The World Health Organization’s (WHO) has issued new draft drinking water guidelines for two particular per- and polyfluoroalkyl substances (PFAS). These suggested safe levels are dramatically less stringent than the lifetime health advisories that the US Environmental Protection Agency (EPA) issued in June, that have left the US chemical industry reeling.
Issued on 29 September, the WHO’s draft guidelines cover perfluorooctanoic acid (PFOA) and perfluorooctane sulfonic acid (PFOS), which are two of the best known and well-studied of the estimated 12,000 PFAS compounds in existence. They are linked to a host of serious health effects, including suppressed vaccine response, cardiovascular problems and cancer.

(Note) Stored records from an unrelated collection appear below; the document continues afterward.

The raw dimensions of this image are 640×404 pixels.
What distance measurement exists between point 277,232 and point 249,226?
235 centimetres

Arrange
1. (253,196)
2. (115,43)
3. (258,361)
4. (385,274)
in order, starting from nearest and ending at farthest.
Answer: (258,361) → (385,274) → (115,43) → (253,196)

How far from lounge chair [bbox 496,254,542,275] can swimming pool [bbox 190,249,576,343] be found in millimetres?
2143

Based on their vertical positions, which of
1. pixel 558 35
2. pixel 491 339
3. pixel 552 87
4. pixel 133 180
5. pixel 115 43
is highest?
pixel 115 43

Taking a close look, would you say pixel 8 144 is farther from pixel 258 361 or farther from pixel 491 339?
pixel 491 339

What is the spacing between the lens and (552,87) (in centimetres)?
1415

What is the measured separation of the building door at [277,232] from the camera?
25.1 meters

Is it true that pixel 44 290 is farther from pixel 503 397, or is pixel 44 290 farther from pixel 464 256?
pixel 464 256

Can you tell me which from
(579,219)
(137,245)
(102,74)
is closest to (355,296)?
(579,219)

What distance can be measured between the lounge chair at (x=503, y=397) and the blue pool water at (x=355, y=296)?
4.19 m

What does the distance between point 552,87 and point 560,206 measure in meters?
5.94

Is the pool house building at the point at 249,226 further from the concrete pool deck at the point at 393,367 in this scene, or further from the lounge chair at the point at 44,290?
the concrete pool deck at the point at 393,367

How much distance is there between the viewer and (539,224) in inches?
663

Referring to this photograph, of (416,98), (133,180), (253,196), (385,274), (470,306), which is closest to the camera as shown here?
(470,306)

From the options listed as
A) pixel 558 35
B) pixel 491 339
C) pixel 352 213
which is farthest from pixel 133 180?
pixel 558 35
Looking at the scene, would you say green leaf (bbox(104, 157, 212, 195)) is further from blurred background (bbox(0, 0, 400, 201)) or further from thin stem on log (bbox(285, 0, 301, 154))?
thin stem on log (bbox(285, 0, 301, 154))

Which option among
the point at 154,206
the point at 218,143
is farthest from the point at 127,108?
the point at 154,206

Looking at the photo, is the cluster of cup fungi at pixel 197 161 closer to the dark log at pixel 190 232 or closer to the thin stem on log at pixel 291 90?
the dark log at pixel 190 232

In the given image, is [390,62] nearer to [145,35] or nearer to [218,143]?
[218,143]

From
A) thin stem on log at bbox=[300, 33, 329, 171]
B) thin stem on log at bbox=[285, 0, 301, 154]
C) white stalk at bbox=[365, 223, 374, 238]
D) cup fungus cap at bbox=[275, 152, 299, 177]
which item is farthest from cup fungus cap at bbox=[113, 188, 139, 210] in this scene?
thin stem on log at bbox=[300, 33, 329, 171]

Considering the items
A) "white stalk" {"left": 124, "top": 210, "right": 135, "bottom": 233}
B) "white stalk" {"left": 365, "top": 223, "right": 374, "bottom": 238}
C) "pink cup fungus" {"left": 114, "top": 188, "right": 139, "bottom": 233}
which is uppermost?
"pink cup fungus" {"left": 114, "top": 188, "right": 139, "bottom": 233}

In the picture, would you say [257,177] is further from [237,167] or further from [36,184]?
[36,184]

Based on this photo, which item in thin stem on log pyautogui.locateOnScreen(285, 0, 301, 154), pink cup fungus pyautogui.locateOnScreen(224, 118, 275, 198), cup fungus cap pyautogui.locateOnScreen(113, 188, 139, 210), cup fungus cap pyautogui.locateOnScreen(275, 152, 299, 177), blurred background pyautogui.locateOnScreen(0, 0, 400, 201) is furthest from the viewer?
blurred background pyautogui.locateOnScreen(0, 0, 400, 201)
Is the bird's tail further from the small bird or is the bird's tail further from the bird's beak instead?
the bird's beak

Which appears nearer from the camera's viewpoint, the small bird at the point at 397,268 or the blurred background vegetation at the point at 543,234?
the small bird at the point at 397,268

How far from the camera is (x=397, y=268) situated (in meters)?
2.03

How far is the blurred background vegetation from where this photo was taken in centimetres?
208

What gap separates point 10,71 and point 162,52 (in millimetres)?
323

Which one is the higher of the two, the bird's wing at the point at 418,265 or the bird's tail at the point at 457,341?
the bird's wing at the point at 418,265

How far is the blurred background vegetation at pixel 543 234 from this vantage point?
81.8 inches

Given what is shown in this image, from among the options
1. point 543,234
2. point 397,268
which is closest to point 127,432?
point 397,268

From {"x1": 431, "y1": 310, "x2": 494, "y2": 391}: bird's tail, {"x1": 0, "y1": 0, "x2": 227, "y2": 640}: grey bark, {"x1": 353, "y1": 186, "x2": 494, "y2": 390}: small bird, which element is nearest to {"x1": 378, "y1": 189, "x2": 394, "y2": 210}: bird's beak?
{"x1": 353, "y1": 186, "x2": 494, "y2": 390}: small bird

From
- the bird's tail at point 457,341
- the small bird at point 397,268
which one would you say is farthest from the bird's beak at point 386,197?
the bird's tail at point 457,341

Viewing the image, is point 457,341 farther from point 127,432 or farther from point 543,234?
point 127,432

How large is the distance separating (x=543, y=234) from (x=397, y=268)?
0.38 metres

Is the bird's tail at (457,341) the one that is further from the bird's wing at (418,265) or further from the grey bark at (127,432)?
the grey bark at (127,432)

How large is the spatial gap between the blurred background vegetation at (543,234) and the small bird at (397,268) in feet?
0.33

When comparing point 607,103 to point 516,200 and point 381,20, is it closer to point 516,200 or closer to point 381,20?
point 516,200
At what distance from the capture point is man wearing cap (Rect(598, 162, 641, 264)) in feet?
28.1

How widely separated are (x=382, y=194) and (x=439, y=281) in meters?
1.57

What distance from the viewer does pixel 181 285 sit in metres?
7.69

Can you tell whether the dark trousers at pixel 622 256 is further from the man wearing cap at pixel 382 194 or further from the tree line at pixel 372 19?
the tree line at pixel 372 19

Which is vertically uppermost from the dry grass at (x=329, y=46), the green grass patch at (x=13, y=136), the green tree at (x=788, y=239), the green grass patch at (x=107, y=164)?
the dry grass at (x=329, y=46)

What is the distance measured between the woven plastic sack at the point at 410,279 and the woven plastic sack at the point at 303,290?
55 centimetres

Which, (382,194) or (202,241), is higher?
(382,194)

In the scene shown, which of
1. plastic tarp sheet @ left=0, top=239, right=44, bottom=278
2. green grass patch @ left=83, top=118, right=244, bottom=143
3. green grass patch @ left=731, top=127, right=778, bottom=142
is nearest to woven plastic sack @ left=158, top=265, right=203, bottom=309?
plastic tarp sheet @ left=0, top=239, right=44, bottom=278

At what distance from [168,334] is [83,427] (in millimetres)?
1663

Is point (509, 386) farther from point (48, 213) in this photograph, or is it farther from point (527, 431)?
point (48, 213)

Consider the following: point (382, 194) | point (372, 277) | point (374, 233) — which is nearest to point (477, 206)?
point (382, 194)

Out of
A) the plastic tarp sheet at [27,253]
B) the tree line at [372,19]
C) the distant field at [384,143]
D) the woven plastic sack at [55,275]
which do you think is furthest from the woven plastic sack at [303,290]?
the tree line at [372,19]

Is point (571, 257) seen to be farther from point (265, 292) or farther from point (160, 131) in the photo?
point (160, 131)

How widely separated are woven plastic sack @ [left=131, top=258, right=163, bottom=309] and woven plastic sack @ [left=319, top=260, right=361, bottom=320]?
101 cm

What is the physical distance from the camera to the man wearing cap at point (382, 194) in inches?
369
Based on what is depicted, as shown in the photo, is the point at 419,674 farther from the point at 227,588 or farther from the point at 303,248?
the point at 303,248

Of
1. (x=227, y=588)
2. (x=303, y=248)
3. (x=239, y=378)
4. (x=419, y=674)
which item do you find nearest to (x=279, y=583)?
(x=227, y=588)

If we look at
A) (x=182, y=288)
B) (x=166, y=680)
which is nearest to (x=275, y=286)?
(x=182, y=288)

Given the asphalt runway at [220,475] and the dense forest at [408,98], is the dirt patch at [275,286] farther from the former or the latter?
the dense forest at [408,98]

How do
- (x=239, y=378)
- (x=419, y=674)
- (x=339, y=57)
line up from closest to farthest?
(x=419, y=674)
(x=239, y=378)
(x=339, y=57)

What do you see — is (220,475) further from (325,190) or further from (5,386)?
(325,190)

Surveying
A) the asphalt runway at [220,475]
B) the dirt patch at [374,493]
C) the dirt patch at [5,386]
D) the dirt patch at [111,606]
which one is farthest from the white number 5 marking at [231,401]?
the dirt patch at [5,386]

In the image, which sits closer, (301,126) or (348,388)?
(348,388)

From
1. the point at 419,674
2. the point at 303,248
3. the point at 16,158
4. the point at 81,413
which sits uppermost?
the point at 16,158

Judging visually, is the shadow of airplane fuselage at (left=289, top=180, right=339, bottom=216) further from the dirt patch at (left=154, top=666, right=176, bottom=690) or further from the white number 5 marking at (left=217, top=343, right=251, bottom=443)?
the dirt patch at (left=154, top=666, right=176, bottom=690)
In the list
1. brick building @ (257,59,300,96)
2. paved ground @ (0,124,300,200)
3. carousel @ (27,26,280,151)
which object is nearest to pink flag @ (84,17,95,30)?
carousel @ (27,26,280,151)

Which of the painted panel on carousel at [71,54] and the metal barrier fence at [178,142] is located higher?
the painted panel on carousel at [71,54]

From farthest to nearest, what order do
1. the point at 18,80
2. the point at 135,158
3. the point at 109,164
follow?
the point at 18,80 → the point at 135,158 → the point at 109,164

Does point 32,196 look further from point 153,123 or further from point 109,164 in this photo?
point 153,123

The WHO is proposing provisional guideline drinking water values of 100 parts per trillion (ppt) individually for PFOA and PFOS and 500ppt for total combined PFAS, which it says includes the roughly 30 PFAS types that are currently reliably measurable. By comparison, the EPA announced interim updated health advisories of 0.004ppt for PFOA and 0.02ppt for PFOS in June. The EPA figures, which replaced the agency’s non-regulatory health advisories of 70ppt for PFOA and PFOS that were in place since 2016, are thousands of times more stringent than those the WHO is proposing.
The American Chemistry Council (ACC), which represents US chemical companies, immediately announced that it will review the details of these draft values. ‘We encourage [the] EPA to explain why its revised lifetime health advisories for these two chemistries are so far out of sync with WHO and other international regulatory agencies like Health Canada,’ the trade group said, referencing the fact that Health Canada has introduced drinking water guidelines of 200ppt for PFOA and 600ppt for PFOS.
‘EPA’s revised lifetime health advisories for PFOA and PFOS reflect a failure of the agency to follow its accepted practice for ensuring the scientific integrity of its process,’ the organisation added.
The ACC argues that all PFAS chemistries are not the same, and each has its own unique properties and uses, as well as distinctive environmental and health profiles.
The WHO suggests that its proposed guidelines are less stringent than the EPA’s because of ‘significant uncertainties and absence of consensus’ about the critical health endpoints used to calculate a health-based guidance value, as well as the ‘rapidly evolving science’.